IntelliAsk: Learning to Ask High-Quality Research Questions via RLVR

This paper introduces IntelliAsk, a question-generation model trained via RLVR with a novel reward model (IntelliReward) and DAPO optimization to produce high-quality, evidence-based research questions that outperform human reviewers and strong baselines in expert evaluations while also enhancing broader reasoning and writing capabilities.

Karun Sharma, Vidushee Vats, Shengzhi Li, Yuxiang Wang, Zhongtian Sun, Prayag Tiwari

Published 2026-03-09
📖 4 min read☕ Coffee break read

Imagine you are a chef who just finished cooking a magnificent, complex dish. You invite a food critic to taste it.

The Problem:
In the world of academic research, the "critics" are peer reviewers. Their job is to taste the "dish" (the research paper) and ask tough, thoughtful questions to make the chef (the author) improve the recipe.

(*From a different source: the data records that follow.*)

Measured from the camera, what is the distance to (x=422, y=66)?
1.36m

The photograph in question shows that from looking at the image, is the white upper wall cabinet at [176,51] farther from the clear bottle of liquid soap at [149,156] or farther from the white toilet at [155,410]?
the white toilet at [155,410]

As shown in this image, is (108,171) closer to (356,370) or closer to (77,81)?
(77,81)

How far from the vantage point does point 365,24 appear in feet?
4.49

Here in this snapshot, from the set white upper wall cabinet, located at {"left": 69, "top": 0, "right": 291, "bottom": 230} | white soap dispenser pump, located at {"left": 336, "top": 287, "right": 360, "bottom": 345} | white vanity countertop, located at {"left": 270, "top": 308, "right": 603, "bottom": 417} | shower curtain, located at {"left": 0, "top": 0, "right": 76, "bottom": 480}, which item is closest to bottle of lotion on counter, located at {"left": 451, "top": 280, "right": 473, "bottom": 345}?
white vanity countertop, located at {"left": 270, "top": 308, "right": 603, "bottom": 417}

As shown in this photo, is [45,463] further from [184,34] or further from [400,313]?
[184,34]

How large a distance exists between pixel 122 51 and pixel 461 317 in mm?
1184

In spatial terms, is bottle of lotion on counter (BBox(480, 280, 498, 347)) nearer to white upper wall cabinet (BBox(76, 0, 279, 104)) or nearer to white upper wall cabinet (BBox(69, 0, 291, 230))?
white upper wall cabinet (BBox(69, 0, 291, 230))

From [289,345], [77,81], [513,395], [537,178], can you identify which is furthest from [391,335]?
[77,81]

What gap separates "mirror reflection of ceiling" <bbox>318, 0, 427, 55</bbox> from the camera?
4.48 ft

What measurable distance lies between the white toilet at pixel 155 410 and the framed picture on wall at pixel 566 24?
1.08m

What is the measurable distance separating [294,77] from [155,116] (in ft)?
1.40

However, there's a crisis. Because there are too many papers and not enough time, many reviewers are using AI (Large Language Models) to write their questions. The problem? These AI questions are like a food critic saying, "This soup is salty." It's true, but it's shallow. It doesn't ask why the salt was added, if the recipe called for it, or if the saltiness hides a bad ingredient. The AI is just repeating what it sees on the first page of the menu, rather than actually tasting the whole meal.

The Solution: IntelliAsk
The authors of this paper, "IntelliAsk," decided to build a new kind of AI critic. They didn't just want an AI that sounds polite; they wanted an AI that asks deep, evidence-based questions that actually help the author improve.

Here is how they did it, broken down into simple steps:

1. The "Taste Test" (The Data)

First, the team went to a giant library of past reviews (from a conference called ICLR). They didn't just grab any question; they hired expert human "tasters" to grade thousands of questions based on three specific flavors:

  • Effort: Did the critic actually think hard about this, or did they just copy-paste a generic complaint?
  • Evidence: Did the critic point to a specific ingredient (a specific chart, equation, or paragraph) in the paper?
  • Grounding: Is the question actually about this specific dish, or is it a generic question that could apply to any soup in the world?

2. The "Smart Judge" (IntelliReward)

The team realized that asking humans to grade every single AI question is too slow and expensive. So, they built a "Smart Judge" robot called IntelliReward.

Think of IntelliReward as a taste-test robot that was trained by the human experts. It can look at a question and a paper and instantly say, "This question is shallow and lazy (Low Score)" or "This question digs deep into the chemistry of the recipe (High Score)." It learned to spot the difference between a question that sounds smart and one that is smart.

3. The "Training Camp" (Reinforcement Learning)

This is the most important part.

  • Old Way (SFT): Usually, you teach an AI by showing it examples of good questions and saying, "Copy this style." This is like teaching a student to memorize a textbook. The student learns to sound like a critic, but they don't actually understand the food. They just mimic the tone.
  • New Way (IntelliAsk): The authors used a technique called Reinforcement Learning. Imagine a dog trainer.
    1. The AI (the dog) tries to ask a question.
    2. The Smart Judge (IntelliReward) gives it a treat (a high score) if the question is deep and evidence-based.
    3. If the question is shallow, the judge gives a "no treat" (a low score).
    4. The AI learns through trial and error: "Oh, if I look at the data tables and ask about the numbers, I get a treat! If I just look at the title, I don't."

Over time, the AI stops just mimicking the style of a critic and starts actually thinking like one.

The Results: A New Super-Critic

When they tested their new AI, IntelliAsk, against other top AI models and even human reviewers:

  • Depth: IntelliAsk asked questions that required real thinking, not just surface-level observations.
  • Focus: It didn't just look at the first page of the paper (where the summary is); it read the whole thing, including the complex data in the back.
  • Bonus: Surprisingly, by learning to ask better questions, the AI also got better at writing and reasoning in general. It's like a chef who, by learning to critique food deeply, also becomes a better cook themselves.

The Big Picture

This paper is a wake-up call. It shows that simply telling an AI to "write like a human" isn't enough. If you want an AI to be truly helpful, you have to teach it to think critically, look for evidence, and put in the effort.

IntelliAsk is the first AI that doesn't just pretend to be a smart reviewer; it actually becomes one, helping researchers improve their work with questions that matter.